Provided text:

*-*-*

Namoi Osaka sporting a Breonna Taylor mask to raise awareness of this disproportionately of abusive treatment and killings by ill-trained police officers of Black lives. | Photo courtesy of ESPN

Naomi Osaka Emerges in New Role

For 23-year-old Naomi Osaka, 2020 began on a low point but finished on a mountaintop. She suffered a loss to rising-sensation Coco Gauff, who’s only 15, at the Australian Open (Osaka was the defending champion). 

Once protests began around the country, Osaka started to speak up on social media as well as in interviews about how “before I am an athlete, I am a black woman.” 

After George Floyd’s killing, she threatened to pull out of the Cincinnati Masters during her semi-finals round. The event listened to its top player and decided to postpone its matches. Osaka later withdrew from the finals because of a hamstring injury suffered in her semi-finals win. 

She next made headlines by not only her play on the court but what she wore off it. Winning her third Grand Slam (US Open) in front of crowd-less arenas, Osaka wore seven different masks to her seven matches, each with the name of an unarmed black person that was killed by police unjustly. 

She wore the masks to “make people start talking”, and that she did. Having those names front and center during her post-game interviews forced people to, at the very least, give thought to the names and possibly even look into their significance.


Black Lives Matter peaceful protest in Tulsa, Oklahoma | Photo by BWSTimes staff

Social Justice in 2020

By Nehemiah Frank, Founder & Editor-in-Chief

As ill-trained and racists police officers continued placing Black bodies into a permanent sleep, their parents forced to put their Black children’s bodies six-feet-under before having the luxury of seeing their own grandchildren born — Ahmaud Arbery (February 2020) and Breonna Taylor (March 2020), by May 2020, the boiling kettle finally blew its top.  

George Floyd’s modern-day public lynching became the final lash on Black America’s raw back; we had had enough. 

A video recording of a police officer’s knee on another Black man’s neck, squeezing his life from his body as he screamed for his deceased mother was the trigger that was needed for Americans of every color, creed and economic status to mask-up and hit the streets during a deadly pandemic. 

Our banner cry was racial justice for Black America.

And while some of us illegally reclaimed our long-overdue reparations through looting, and casts our 400-years of bottled up anger against commerce through riots, some of us painted bright, colorful street murals with our banner cry: BLACK LIVES MATTER! 

Such as the looters received judgment, in some U.S. cities, those who painted the street murals were equally criminalized.

*-*-*

Data under study:
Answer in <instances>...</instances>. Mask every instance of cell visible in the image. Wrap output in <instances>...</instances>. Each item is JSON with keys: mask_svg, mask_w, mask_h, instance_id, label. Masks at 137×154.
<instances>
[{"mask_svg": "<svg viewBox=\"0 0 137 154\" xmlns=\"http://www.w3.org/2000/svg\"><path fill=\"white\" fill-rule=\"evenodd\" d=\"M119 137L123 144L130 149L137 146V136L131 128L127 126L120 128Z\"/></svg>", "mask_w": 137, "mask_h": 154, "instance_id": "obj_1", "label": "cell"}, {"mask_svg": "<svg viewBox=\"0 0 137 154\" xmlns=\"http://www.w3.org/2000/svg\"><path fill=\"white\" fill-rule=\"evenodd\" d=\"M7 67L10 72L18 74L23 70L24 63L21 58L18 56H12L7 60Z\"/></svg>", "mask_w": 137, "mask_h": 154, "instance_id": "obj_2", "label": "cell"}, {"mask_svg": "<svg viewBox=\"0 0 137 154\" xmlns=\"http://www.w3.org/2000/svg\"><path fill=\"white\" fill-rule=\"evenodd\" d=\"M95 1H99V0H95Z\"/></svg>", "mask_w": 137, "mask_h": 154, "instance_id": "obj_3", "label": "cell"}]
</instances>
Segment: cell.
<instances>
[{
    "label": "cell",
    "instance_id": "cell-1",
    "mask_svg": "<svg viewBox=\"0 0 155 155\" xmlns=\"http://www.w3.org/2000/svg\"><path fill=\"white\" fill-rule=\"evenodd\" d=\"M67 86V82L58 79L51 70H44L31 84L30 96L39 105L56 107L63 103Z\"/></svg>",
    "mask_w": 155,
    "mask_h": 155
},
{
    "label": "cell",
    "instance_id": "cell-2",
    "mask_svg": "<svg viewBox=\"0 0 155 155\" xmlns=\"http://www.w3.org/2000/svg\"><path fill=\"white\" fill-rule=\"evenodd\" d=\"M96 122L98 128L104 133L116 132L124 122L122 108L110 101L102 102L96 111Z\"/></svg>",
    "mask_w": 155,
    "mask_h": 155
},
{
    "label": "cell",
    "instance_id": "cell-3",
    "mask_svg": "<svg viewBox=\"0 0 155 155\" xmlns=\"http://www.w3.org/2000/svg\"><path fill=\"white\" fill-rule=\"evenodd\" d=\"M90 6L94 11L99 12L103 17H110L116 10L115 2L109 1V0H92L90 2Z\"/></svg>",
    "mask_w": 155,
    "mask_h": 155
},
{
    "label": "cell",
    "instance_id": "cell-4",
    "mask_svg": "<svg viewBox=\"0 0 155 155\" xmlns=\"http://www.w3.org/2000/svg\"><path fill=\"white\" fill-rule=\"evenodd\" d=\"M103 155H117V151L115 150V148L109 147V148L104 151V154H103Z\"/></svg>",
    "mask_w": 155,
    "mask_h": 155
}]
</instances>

*-*-*

Your task:
Answer these from the text on Naomi Osaka and social justice in 2020:
(a) How many different masks did Osaka wear during the US Open?
(b) From which event's finals did Osaka withdraw, and because of what injury?
(c) What words did some people paint on street murals?

Response area:
(a) Seven.
(b) The Cincinnati Masters, because of a hamstring injury suffered in her semi-finals win.
(c) BLACK LIVES MATTER.